ホームルームを終えて教室から出た俺を、平塚先生が待ち構えていた。
腕を組み、仁王立ちになった姿はさながらドラクエのモンスターみたいで、杖とか持たせたら似合いそうな気がしなくもない。
って言うか、ホームルーム終わった直後なんですけど、なんで既にスタンバってんの? 暇なの? 自分が担当しているクラスとか授業とかなかったとしても授業が終わるまでは仕事してくださいよ先生。
まぁ、学校なんて言っても働いてる人にとっては、ただの勤め先だからな。会社と同じで自分の仕事が終わったら先輩とかが仕事してても「定時になったんで帰りま~す」が若い社員の基本スタイルなのは同じなのかもしれないが。
「比企谷。部活の時間だ、行くぞ」
そう言って平塚先生は「にこり」と無機質な笑顔を浮かべて俺の腕を取って肘関節を決めてホールドし、奉仕部の部室へと強制連行されていく。
先生の胸に肘が当たっているけど嬉しくない。痛みの方が先に立つ。痛みより胸の感触を優先できる性欲過剰な対応はラブコメラノベの主人公たちに求めてもらうしかない。もやしっ子の俺じゃ無理。
「あの、先生。別に逃げたりしないんで離れてもらえませんか? 俺一人でも大丈夫ですよ?」
「そう寂しいこと言うな。私が一緒に行きたいのだよ」
ふっと先生が優しげに微笑んだのを見て、俺は若干キョドってしまう。
「いえ、その・・・こんなところ誰かに目撃されて、俺が平塚先生と知り合いなんじゃないかとか誤解されて噂されたりすると恥でしかないんで・・・」
「乙女みたいな態度で言うに事欠いてそれか!? せめて仲良いんじゃないかと噂されるのを恥ずかしがって欲しかったぞ本当に!!

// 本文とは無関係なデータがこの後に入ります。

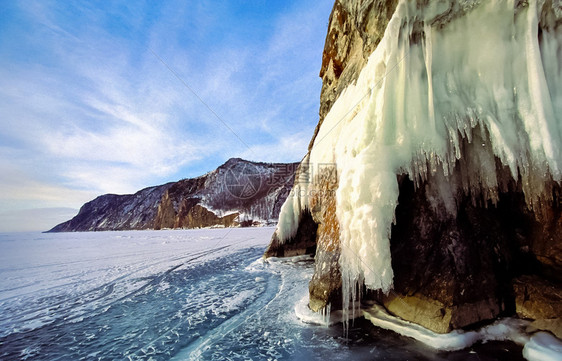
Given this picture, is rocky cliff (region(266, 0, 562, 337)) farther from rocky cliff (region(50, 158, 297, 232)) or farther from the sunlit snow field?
rocky cliff (region(50, 158, 297, 232))

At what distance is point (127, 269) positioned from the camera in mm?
7965

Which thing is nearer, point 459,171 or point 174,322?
point 459,171

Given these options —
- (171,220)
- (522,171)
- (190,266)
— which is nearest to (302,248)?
(190,266)

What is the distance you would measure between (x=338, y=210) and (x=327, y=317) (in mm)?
1786

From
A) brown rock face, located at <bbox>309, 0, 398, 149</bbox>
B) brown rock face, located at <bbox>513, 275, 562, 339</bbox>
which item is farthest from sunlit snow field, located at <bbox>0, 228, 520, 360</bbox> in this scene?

と言うか誤解も何も、私とお前は歴とした知り合いだろうが!?」
誠に不本意ながら相手の言っていることは事実ではあるので、俺としてもそれ以上の抵抗や反論を続けることは出来ず大人しく力尽くで連行されるに任せるしかない。
ここら辺もドラクエだよな、しょっちゅう自動操縦でサブキャラの後を付いてかされるシーン多いし。
「まったく・・・さっきの言い訳といい君は捻くれているなぁ・・・。捻くれすぎて秘孔が逆の位置にあるんじゃないかと? 聖帝十字陵とか作るなよ?」
あんたジャンプの読書率高すぎるだろ・・・。いくら銀さんが『男はいくつになっても心は少年のまま』って言ってたからって、年齢イジられそうなネタを自分から提供しなくてもいいでしょうに・・・。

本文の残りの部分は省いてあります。